Respecting privacy at Basecamp

I spend a lot of time as a data scientist thinking about how to use data responsibly, particularly when it comes to privacy. There’s tremendous value to be found by analyzing data, but the only way the data science field will continue to have data to analyze is if we are responsible in how we use it.

As a company, Basecamp strives to have the respect for user privacy that we’d like in every service we personally use.

I could talk about the things that we do relating to privacy:

We have a plain English privacy policy, and expect to be GDPR compliant by the deadline.
We use encryption for all communications between Basecamp and your browser, and we encrypt our backend services as much as is practical.
When you cancel, we delete your account and all your data.
We purge log data and database backups after 30 days.

But I think our privacy philosophy is better defined by the things that we don’t do.

We don’t access customer accounts unless they ask.

The only time we’ll ever put ourselves into a position to see a customer’s account is if they grant explicit permission to do so as part of a support ticket.
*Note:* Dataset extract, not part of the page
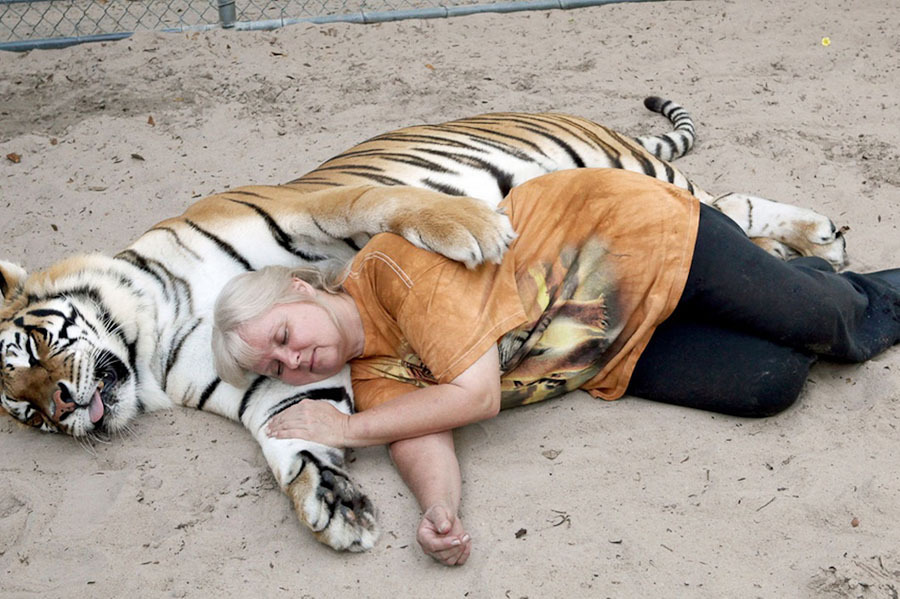 tigri-2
We log and audit all such access.

We don’t look at customer identities.

Many companies, especially startups, review every signup manually and reach out to interesting looking customers. I get lots of these emails, and every one leaves me unsettled.

Tons of companies will also use the fact that you signed up as permission to identify you as a customer for marketing purposes. Over the years, I’ve had to ask no fewer than a dozen companies to remove Basecamp from their marketing material.

I find both of these practices to be distasteful. There’s no reason I, or anyone else here, needs to know the names of people who are signing up for Basecamp. It’s unnecessary.

We don’t share customer data.

There are a few aspects to this, but our basic premise is that it’s your data, and not ours, so we shouldn’t be sharing it.

We get lots of people writing us from big companies asking “does anyone else at Acme use Basecamp?” or people asking “can you tell me any companies in our industry that use Basecamp?”. Just like we don’t look at identities ourselves, we also don’t disclose them to people who ask.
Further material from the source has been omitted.